Feb 012010


Princess of Mars Princess of Mars
Format: Widescreen 1:33:1
Studio: Asylum Home Entertainment
DVD Release Date: December 29, 2010
MPAA Rating: NR
Running Time: 90 minutes
Hermit Rating: :( = Poor. Don’t put your DVD player through this.

Oh, this is bad. Not bad as in cheesy bad. Just bad. The script is bad. The directing is bad. The acting is bad. The special effects are… what you would expect from a cheesy B-movie. So, they are acceptably cheesy. So how bad is bad? Let me state that about the only thing this movie has in common with the beloved tale from Edgar Rice Burroughs is the title, a few characters with the same name as characters created by Burroughs and an odd reference here and there to people, places, and things in an ineffectively poor attempt to try and legitimize this desecration of the John Carter of Mars series.

It might have been bearable if Antonio Sabato, Jr. or Traci Lords knew how to act. They don’t. Or had any kind of onscreen chemistry. They have zip. Or if the script had offered any kind of storyline that grabbed you or came close to being interesting. It does not. It might have been watchable if it offered one or two decent battle scenes. It does not. After 80 minutes or so, I would have settled for an exciting, well-choreographed sword fight. What I got was an embarrassment – two grown men clanging prop swords against each other while making faces so it looked like they were really trying to kill each other. They failed. Instead, they looked like two grown men clanging prop swords against each other.

I kinda thought I was in trouble when right off we are not meeting a John Carter, former Confederate officer, wounded by Indians. No, we meet a John Carter, U.S. Special Forces operative in Afghanistan. I’m sorry, but there are some tales that just do not need to be “updated” or made “relevant to today’s audiences”! I can respect a filmmaker who tries to bring a classic to the screen and falls short. But these filmmakers did not even try. This monstrosity does not deserve our respect or our time and it certainly does not deserve our money.

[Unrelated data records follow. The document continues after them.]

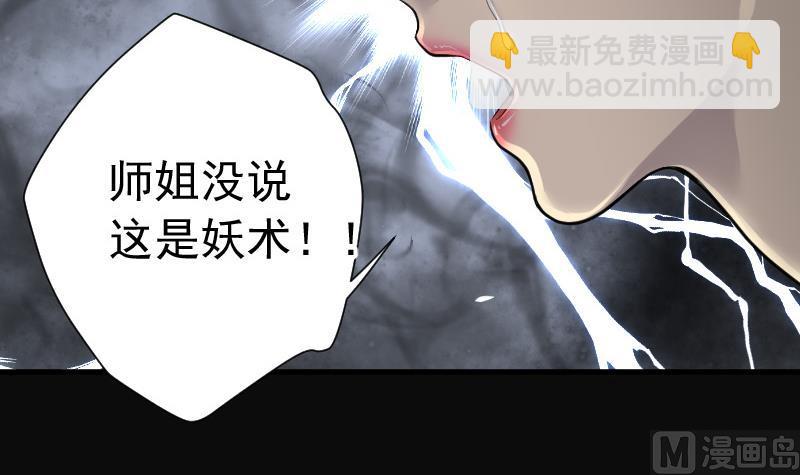 第148话 尸骨瓮 232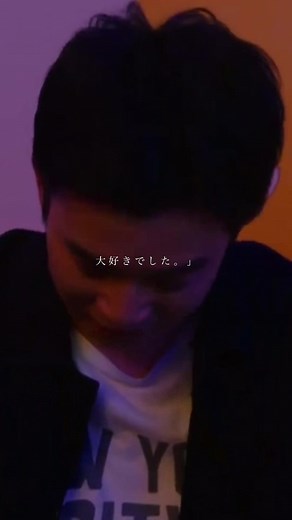 この恋あたためますか？名言集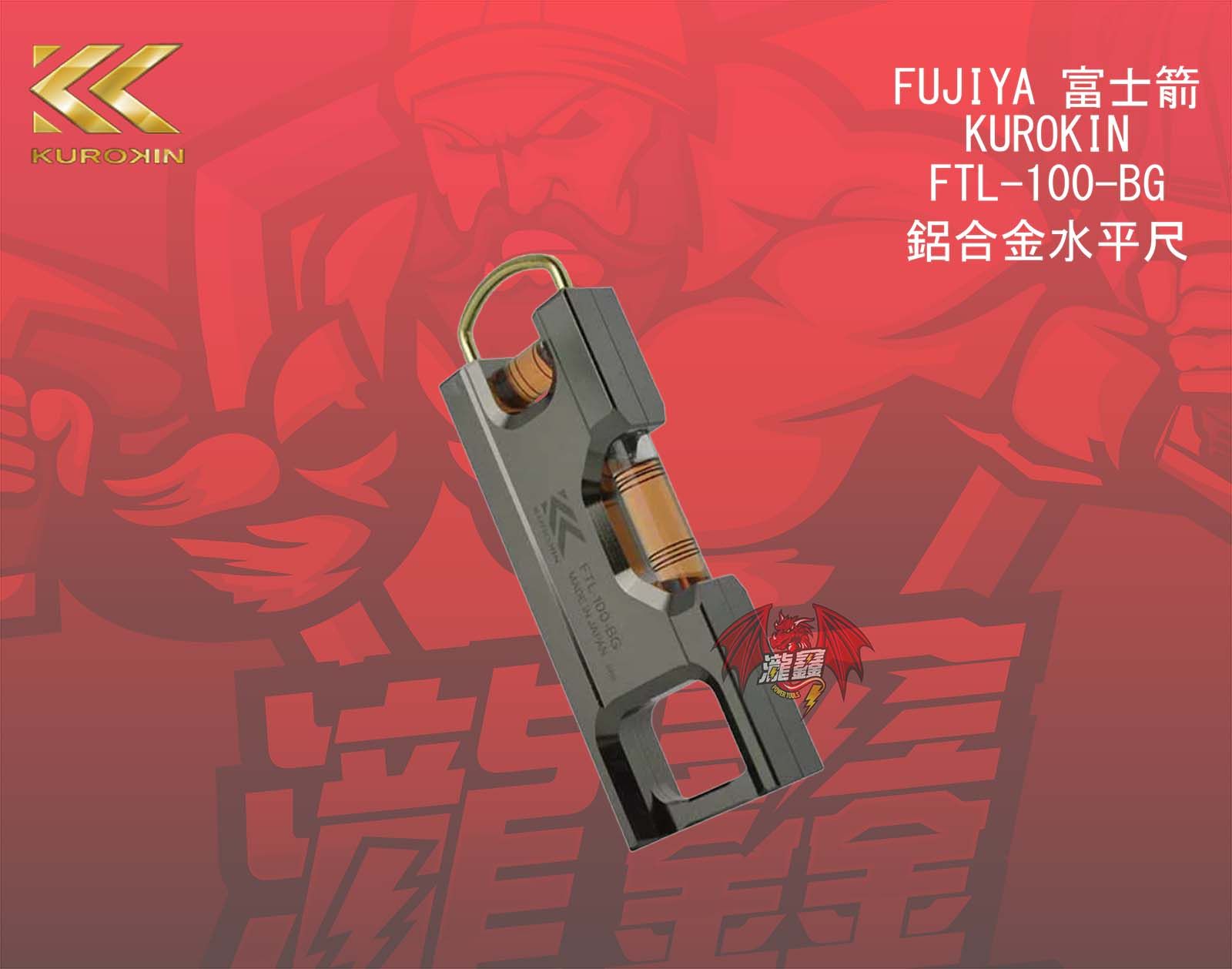 FTL-100-BG 鋁合金水平尺100mm-1.jpg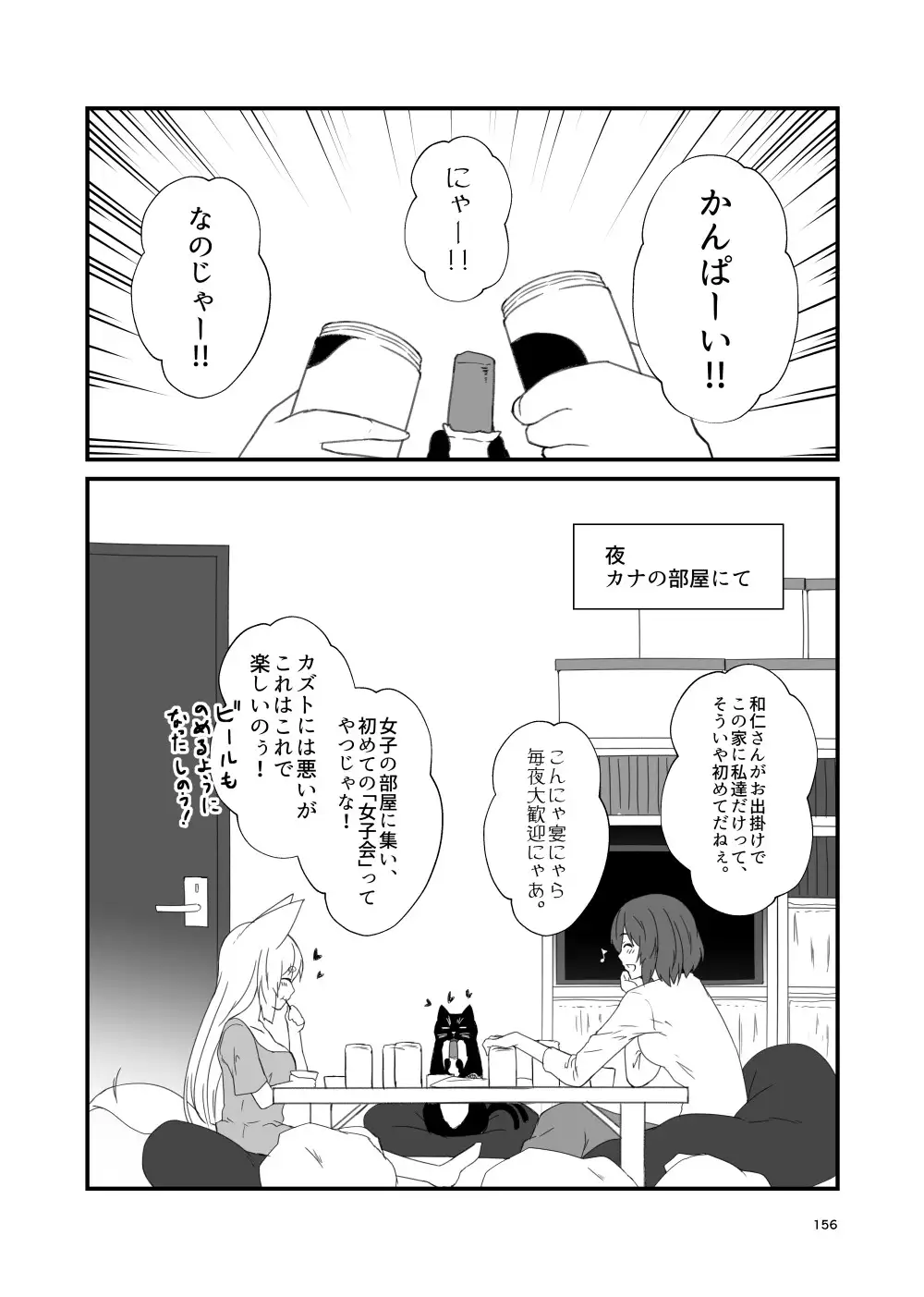 sub-image_1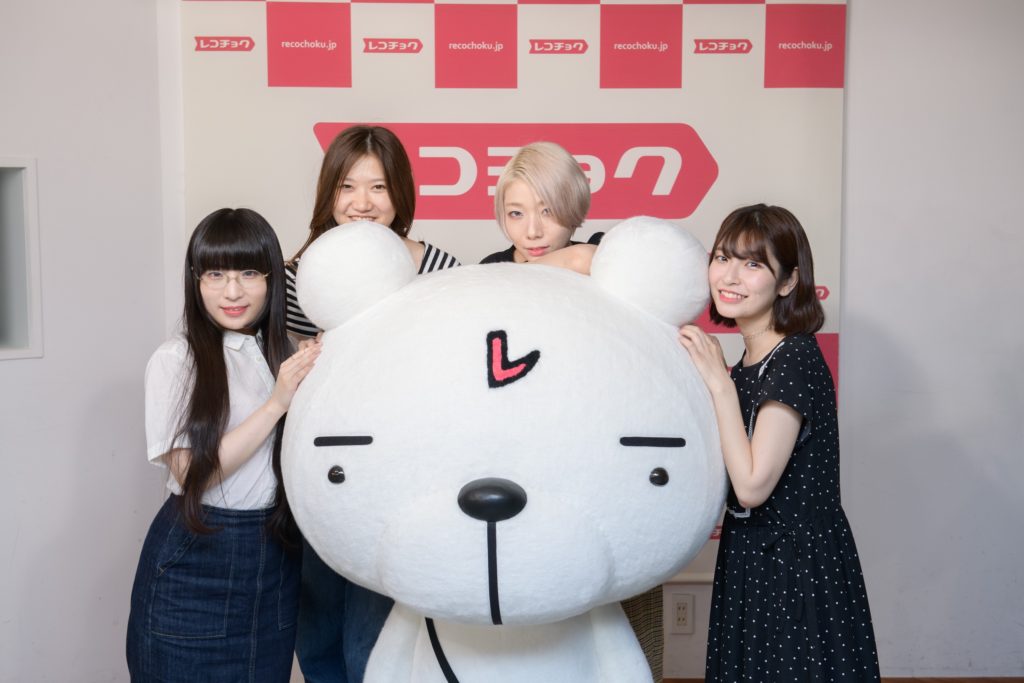 Maison book girl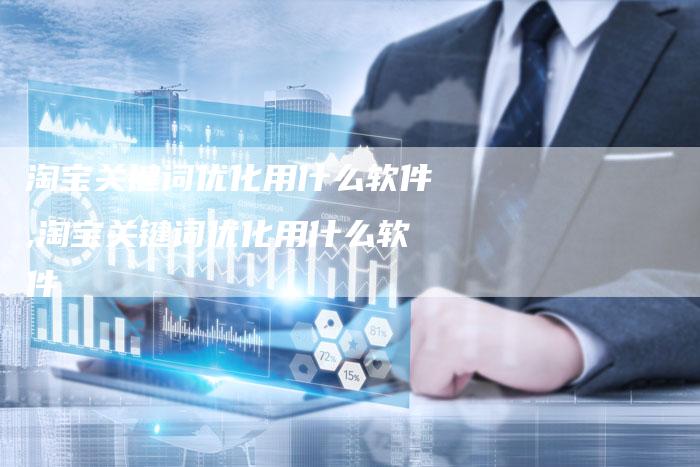 淘宝关键词优化用什么软件,淘宝关键词优化用什么软件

There is currently a film in production tentatively titled “John Carter of Mars” that will star, among others, Willem Dafoe, Samantha Morton, Polly Walker, Thomas Haden Church, James Purefoy, Dominic West, and Mark Strong. Do yourself a favor and wait for that film. The rancid taste this film leaves in your mouth may never leave and poison your appetite for another try at seeing John Carter brought to the screen.